Courtesy of the American Bankers Association
Corporate account takeover is a type of fraud where thieves steal business’ valid online banking credentials or hijack browser sessions to access a customer’s account. Once the cyber thief gains access to an account, they can conduct unauthorized transactions, including transferring funds from the company, creating and adding fake employees to payroll, stealing sensitive customer information that may not be recoverable, changing contact information, and gathering information on the account’s history to commit other crimes.
In the beginning, banks were targeted for this fraud; however, as banks have strengthened their security, the cyber thieves set their sights on a new target: the corporate customer. Cyber thieves target employees and businesses of all sizes through phishing and other social engineering attacks with the goal of enticing them to download and spread malicious viruses.

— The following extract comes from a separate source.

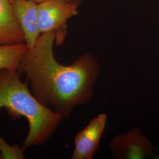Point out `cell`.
<instances>
[{"instance_id":"6da1fadb","label":"cell","mask_w":159,"mask_h":159,"mask_svg":"<svg viewBox=\"0 0 159 159\" xmlns=\"http://www.w3.org/2000/svg\"><path fill=\"white\" fill-rule=\"evenodd\" d=\"M55 40L54 33L40 34L18 71L25 74L35 97L64 119L75 107L91 100L100 67L90 54L80 56L71 65L61 64L54 55Z\"/></svg>"},{"instance_id":"7a4b0ae2","label":"cell","mask_w":159,"mask_h":159,"mask_svg":"<svg viewBox=\"0 0 159 159\" xmlns=\"http://www.w3.org/2000/svg\"><path fill=\"white\" fill-rule=\"evenodd\" d=\"M20 74L17 70H0V108L5 107L10 114L27 120L29 133L23 143V148H26L47 142L63 117L35 97L27 82L21 80Z\"/></svg>"},{"instance_id":"3957f363","label":"cell","mask_w":159,"mask_h":159,"mask_svg":"<svg viewBox=\"0 0 159 159\" xmlns=\"http://www.w3.org/2000/svg\"><path fill=\"white\" fill-rule=\"evenodd\" d=\"M78 4L67 0H44L37 4L38 25L41 34L54 33L57 46L67 33V21L78 14Z\"/></svg>"},{"instance_id":"277c9868","label":"cell","mask_w":159,"mask_h":159,"mask_svg":"<svg viewBox=\"0 0 159 159\" xmlns=\"http://www.w3.org/2000/svg\"><path fill=\"white\" fill-rule=\"evenodd\" d=\"M109 146L114 159H143L154 156L152 143L139 127L117 134Z\"/></svg>"},{"instance_id":"5b68a950","label":"cell","mask_w":159,"mask_h":159,"mask_svg":"<svg viewBox=\"0 0 159 159\" xmlns=\"http://www.w3.org/2000/svg\"><path fill=\"white\" fill-rule=\"evenodd\" d=\"M107 119L106 114H98L76 134L71 159H93L99 148Z\"/></svg>"},{"instance_id":"8992f818","label":"cell","mask_w":159,"mask_h":159,"mask_svg":"<svg viewBox=\"0 0 159 159\" xmlns=\"http://www.w3.org/2000/svg\"><path fill=\"white\" fill-rule=\"evenodd\" d=\"M17 22L23 30L29 48L36 43L40 33L38 25L37 3L31 0H10Z\"/></svg>"},{"instance_id":"52a82bcc","label":"cell","mask_w":159,"mask_h":159,"mask_svg":"<svg viewBox=\"0 0 159 159\" xmlns=\"http://www.w3.org/2000/svg\"><path fill=\"white\" fill-rule=\"evenodd\" d=\"M25 43L23 30L17 22L10 0H0V44Z\"/></svg>"},{"instance_id":"ba28073f","label":"cell","mask_w":159,"mask_h":159,"mask_svg":"<svg viewBox=\"0 0 159 159\" xmlns=\"http://www.w3.org/2000/svg\"><path fill=\"white\" fill-rule=\"evenodd\" d=\"M29 47L25 43L3 45L0 44V70H18Z\"/></svg>"},{"instance_id":"9c48e42d","label":"cell","mask_w":159,"mask_h":159,"mask_svg":"<svg viewBox=\"0 0 159 159\" xmlns=\"http://www.w3.org/2000/svg\"><path fill=\"white\" fill-rule=\"evenodd\" d=\"M25 149L17 145H9L0 136V159H24Z\"/></svg>"},{"instance_id":"30bf717a","label":"cell","mask_w":159,"mask_h":159,"mask_svg":"<svg viewBox=\"0 0 159 159\" xmlns=\"http://www.w3.org/2000/svg\"><path fill=\"white\" fill-rule=\"evenodd\" d=\"M31 1H33L35 2H36V3L38 4V3L41 2H42V1H44V0H31Z\"/></svg>"},{"instance_id":"8fae6325","label":"cell","mask_w":159,"mask_h":159,"mask_svg":"<svg viewBox=\"0 0 159 159\" xmlns=\"http://www.w3.org/2000/svg\"><path fill=\"white\" fill-rule=\"evenodd\" d=\"M67 1H70V2H73L77 3V1H78V0H67Z\"/></svg>"}]
</instances>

Corporate account takeover is a growing threat for small businesses. In 2011, 72 percent of data breach cases affected businesses with 100 employees or less. It is important that businesses understand and prepare for this risk. Use these tips from the American Bankers Association to avoid corporate account takeover:
1. Beware of phishing and malware. Cyber thieves target employees through phishing, phone calls, and even social networks. It is common for thieves to send emails posing as a bank, delivery company, court or the Better Business Bureau. Once the email is opened, malware is loaded on the computer which then records login credentials and passcodes and reports them back to the criminals.

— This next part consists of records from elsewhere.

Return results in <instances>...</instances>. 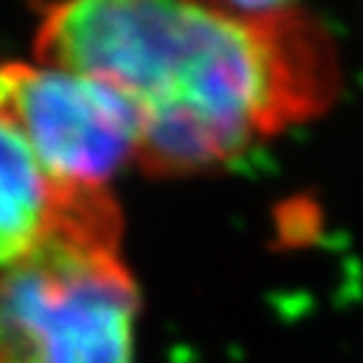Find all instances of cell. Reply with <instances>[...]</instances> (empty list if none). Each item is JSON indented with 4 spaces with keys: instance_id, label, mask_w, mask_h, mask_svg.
I'll return each mask as SVG.
<instances>
[{
    "instance_id": "6da1fadb",
    "label": "cell",
    "mask_w": 363,
    "mask_h": 363,
    "mask_svg": "<svg viewBox=\"0 0 363 363\" xmlns=\"http://www.w3.org/2000/svg\"><path fill=\"white\" fill-rule=\"evenodd\" d=\"M35 54L140 111L151 175L208 172L331 105L334 43L298 3L81 0L40 9Z\"/></svg>"
},
{
    "instance_id": "7a4b0ae2",
    "label": "cell",
    "mask_w": 363,
    "mask_h": 363,
    "mask_svg": "<svg viewBox=\"0 0 363 363\" xmlns=\"http://www.w3.org/2000/svg\"><path fill=\"white\" fill-rule=\"evenodd\" d=\"M138 310L118 242L57 229L0 269V363H132Z\"/></svg>"
},
{
    "instance_id": "3957f363",
    "label": "cell",
    "mask_w": 363,
    "mask_h": 363,
    "mask_svg": "<svg viewBox=\"0 0 363 363\" xmlns=\"http://www.w3.org/2000/svg\"><path fill=\"white\" fill-rule=\"evenodd\" d=\"M0 116L22 132L46 175L65 189H105L127 162H138V105L94 78L0 65Z\"/></svg>"
},
{
    "instance_id": "277c9868",
    "label": "cell",
    "mask_w": 363,
    "mask_h": 363,
    "mask_svg": "<svg viewBox=\"0 0 363 363\" xmlns=\"http://www.w3.org/2000/svg\"><path fill=\"white\" fill-rule=\"evenodd\" d=\"M70 189L57 186L9 118L0 116V267H13L57 229Z\"/></svg>"
}]
</instances>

2. Educate your employees. You and your employees are the first line of defense against corporate account takeover. A strong security program paired with employee education about the warning signs, safe practices, and responses to a suspected takeover are essential to protecting your company and customers. Ninety two percent of respondents to a recent survey indicated employee education of small business employees was effective in reducing the threat of account takeover. However, nearly 80 percent of respondents to a small business survey said they had no formal internet security policy, with almost half indicating they provide no internet safety training to employees3.
3. Partner with your bank to prevent unauthorized transactions. The best way to protect against corporate account takeover is a strong partnership with your financial institution. Work with your bank to understand security measures needed within the business and to establish safeguards on the accounts that can help the bank identify and prevent unauthorized access to your funds. Talk to your banker about programs that safeguard you from unauthorized transactions. Positive Pay and other services offer call backs, device authentication, multi-person approval processes and batch limits help protect you from fraud.
4. Protect your online environment. It is important to protect your cyber environment just as you would your cash and physical location. Do not use unprotected internet connections. Encrypt sensitive data and keep updated virus protections on your computer. Use complex passwords and change them periodically.
5. Pay attention to suspicious activity and react quickly. Look out for unexplained account or network activity, pop ups and suspicious emails. If detected, immediately contact your financial institution, stop all online activity and remove any systems that may have been compromised. Keep records of what happened.
6. Understand your responsibilities and liabilities. The account agreement with your bank will detail what commercially reasonable security measures are required in your business. It is critical that you understand and implement the security safeguards in the agreement. If you don’t, you could be liable for losses resulting from a takeover. Talk to your banker if you have any questions about your responsibilities.